Nova Deli: O governo interino de Bangladesh é incapaz de garantir eleições justas e proibiu a Liga Awami da ex-primeira-ministra Sheikh Hasina de disputar as próximas eleições, temendo a popularidade do partido, disseram líderes seniores da Liga Awami no sábado.
Além de acusar a administração interina liderada por Muhammad Yunus de não proteger as minorias de Bangladesh e de violar os direitos humanos, os líderes da Liga Awami, Hasan Mahmood e Mohibul Hasan Chowdhury, criticaram o relatório do Escritório de Direitos Humanos da ONU sobre mortes e violência durante os protestos de julho-agosto de 2024 como tendencioso e unilateral.
Foi a primeira vez que líderes seniores da Liga Awami se dirigiram à mídia em Nova Deli desde a queda do governo de Hasina, após protestos estudantis generalizados em 2024. Hasina vive em auto-exílio em Nova Deli desde que fugiu do Bangladesh, e muitos líderes da Liga Awami estão agora na Índia ou na Europa. Mahmood, que atuou como ministro das Relações Exteriores, chegou recentemente à Índia vindo da Bélgica.
Referindo-se à decisão do governo interino de proibir todas as atividades da Liga Awami, que resultou na exclusão do partido das eleições gerais de Bangladesh marcadas para 12 de fevereiro, Mahmood disse: “As eleições deveriam ser realizadas sob um governo interino neutro. Esta administração é absolutamente hostil para conosco e está se vingando de nós.
“Sob esta administração, nunca será possível igualdade de condições para a Liga Awami. Queremos disputar eleições. Sempre chegamos ao poder através de eleições. Acreditamos no poder do povo.”

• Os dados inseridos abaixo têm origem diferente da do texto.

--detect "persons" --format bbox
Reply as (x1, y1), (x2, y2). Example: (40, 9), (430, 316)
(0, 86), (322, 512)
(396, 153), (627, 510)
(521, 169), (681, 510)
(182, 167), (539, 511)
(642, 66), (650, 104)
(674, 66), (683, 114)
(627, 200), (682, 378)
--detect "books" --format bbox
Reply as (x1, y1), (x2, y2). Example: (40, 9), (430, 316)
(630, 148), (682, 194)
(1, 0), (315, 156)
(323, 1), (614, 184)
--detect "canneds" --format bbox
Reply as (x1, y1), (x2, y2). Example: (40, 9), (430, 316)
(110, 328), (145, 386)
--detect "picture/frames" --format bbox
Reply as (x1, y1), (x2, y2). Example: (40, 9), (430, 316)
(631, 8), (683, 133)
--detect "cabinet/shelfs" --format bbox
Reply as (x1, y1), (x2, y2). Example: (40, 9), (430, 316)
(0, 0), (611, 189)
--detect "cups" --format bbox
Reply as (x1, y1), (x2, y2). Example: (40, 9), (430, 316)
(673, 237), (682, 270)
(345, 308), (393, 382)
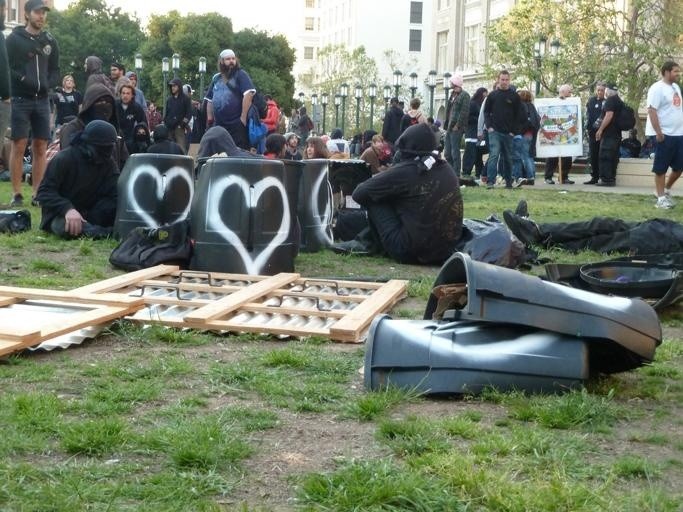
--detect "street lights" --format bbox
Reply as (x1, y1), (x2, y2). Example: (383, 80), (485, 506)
(135, 52), (144, 91)
(367, 82), (377, 133)
(409, 72), (419, 98)
(310, 94), (320, 132)
(319, 93), (329, 136)
(172, 53), (180, 84)
(427, 69), (439, 121)
(161, 56), (172, 120)
(549, 39), (564, 95)
(393, 69), (404, 99)
(532, 36), (546, 95)
(443, 72), (452, 120)
(339, 82), (352, 138)
(382, 85), (393, 117)
(333, 94), (342, 133)
(355, 85), (364, 134)
(197, 56), (208, 101)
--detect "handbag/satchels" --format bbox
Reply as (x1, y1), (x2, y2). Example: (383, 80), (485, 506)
(0, 211), (31, 233)
(334, 210), (368, 239)
(109, 219), (192, 270)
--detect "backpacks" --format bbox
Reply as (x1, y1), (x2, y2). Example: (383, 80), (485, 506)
(617, 101), (635, 131)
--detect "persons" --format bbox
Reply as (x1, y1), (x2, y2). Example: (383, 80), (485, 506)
(503, 199), (683, 268)
(444, 62), (682, 210)
(0, 0), (463, 266)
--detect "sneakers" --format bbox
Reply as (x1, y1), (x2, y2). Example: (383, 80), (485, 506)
(329, 240), (369, 255)
(480, 175), (616, 188)
(515, 200), (528, 216)
(653, 188), (675, 209)
(504, 210), (541, 245)
(11, 193), (24, 208)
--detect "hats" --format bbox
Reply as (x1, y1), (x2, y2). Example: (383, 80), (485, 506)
(607, 83), (617, 90)
(451, 75), (463, 87)
(24, 0), (50, 11)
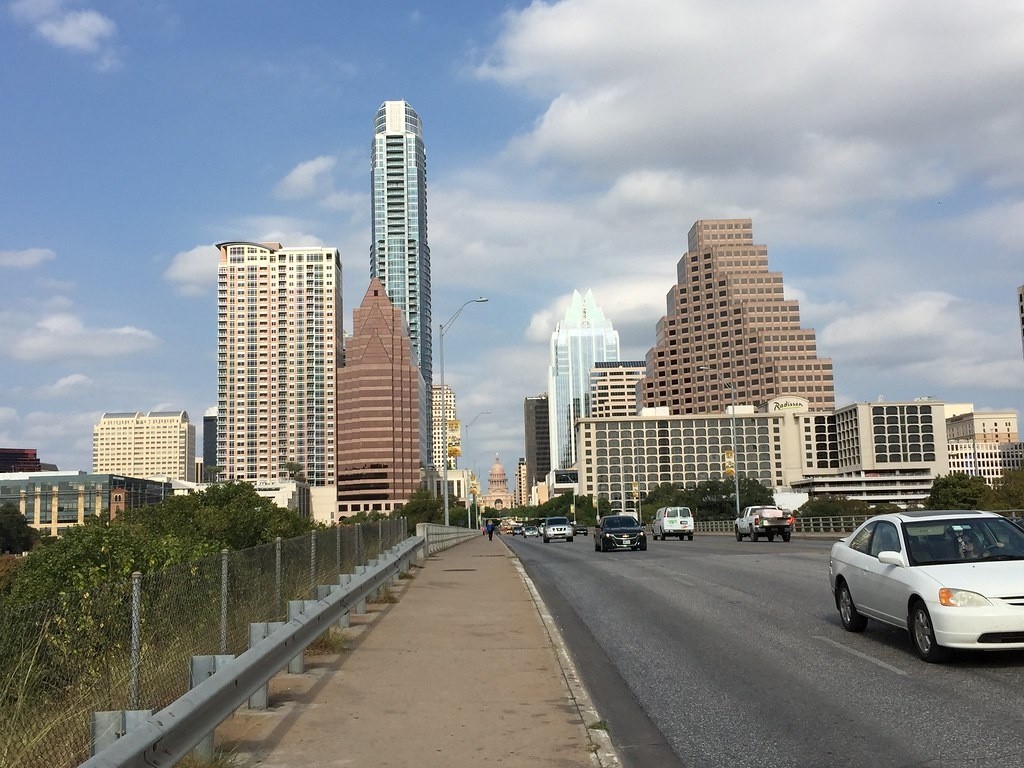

Mahmood afirmou que a Liga Awami foi impedida de “eleições organizadas” porque a popularidade do partido aumentou devido às “atrocidades” do governo interino, à sua incapacidade de governar o país (e) de gerir a economia.” Ele acrescentou: “Estamos sempre prontos para ir para (Bangladesh). Somos elementos políticos. Já estivemos na prisão antes. Sheikh Hasina também já esteve na prisão antes. Deveria haver Estado de Direito. Definitivamente voltaremos ao país… com Sheikh Hasina, nossa líder.”
Mahmood e Chowdhury, que serviu como ministro da Educação, criticaram o governo interino por não proteger as minorias e apontaram para o caso de Deepu Chandra Das, um homem hindu cujo corpo foi incendiado depois de ter sido linchado na sequência de acusações de blasfémia. Eles disseram que o grupo liderado por Yunus não conseguiu evitar saques e incêndios de casas e templos hindus e até forneceu “compensação” aos acusados de matar trabalhadores da Liga Awami.
Os dois ex-ministros, que estavam acompanhados por activistas da Liga Awami dos EUA e da Grã-Bretanha, também criticaram um relatório do Alto Comissariado para os Direitos Humanos no ano passado, que dizia que 1.400 pessoas foram mortas quando o governo de Hasina reprimiu os protestos em Julho-Agosto de 2024 e questionou o papel do chefe dos direitos humanos da ONU, Volker Turk.
Mahmood afirmou que o relatório, que não incluía as opiniões dos líderes da Liga Awami mesmo depois que ele e Chowdhury foram entrevistados por funcionários da ONU, foi “completamente fabricado, tendencioso, unilateral e projetado para proteger o regime” de Yunus. Chowdhury disse: “A ONU presumiu que o governo da Liga Awami era culpado”.
Os líderes da Liga Awami disseram que tais investigações da ONU normalmente só ocorrem após uma resolução do Conselho de Segurança, mas salientaram que neste caso Turk convocou o painel para investigar com base no pedido de Yunus. Embora Chowdhury tenha reconhecido que houve casos de excessos por parte das forças de segurança durante os protestos liderados por estudantes, ele disse que o relatório da ONU não mencionou as centenas de policiais mortos ou desaparecidos durante as manifestações, ou os ataques aos trabalhadores e líderes da Liga Awami após a deposição do governo de Hasina.
A Índia ainda não atendeu ao pedido de extradição de Hasina feito por Bangladesh. Acusando o governo interino de fechar os olhos à “hostilidade persistente” contra as minorias do Bangladesh, Nova Deli também apelou a “eleições livres, justas e inclusivas” no país vizinho.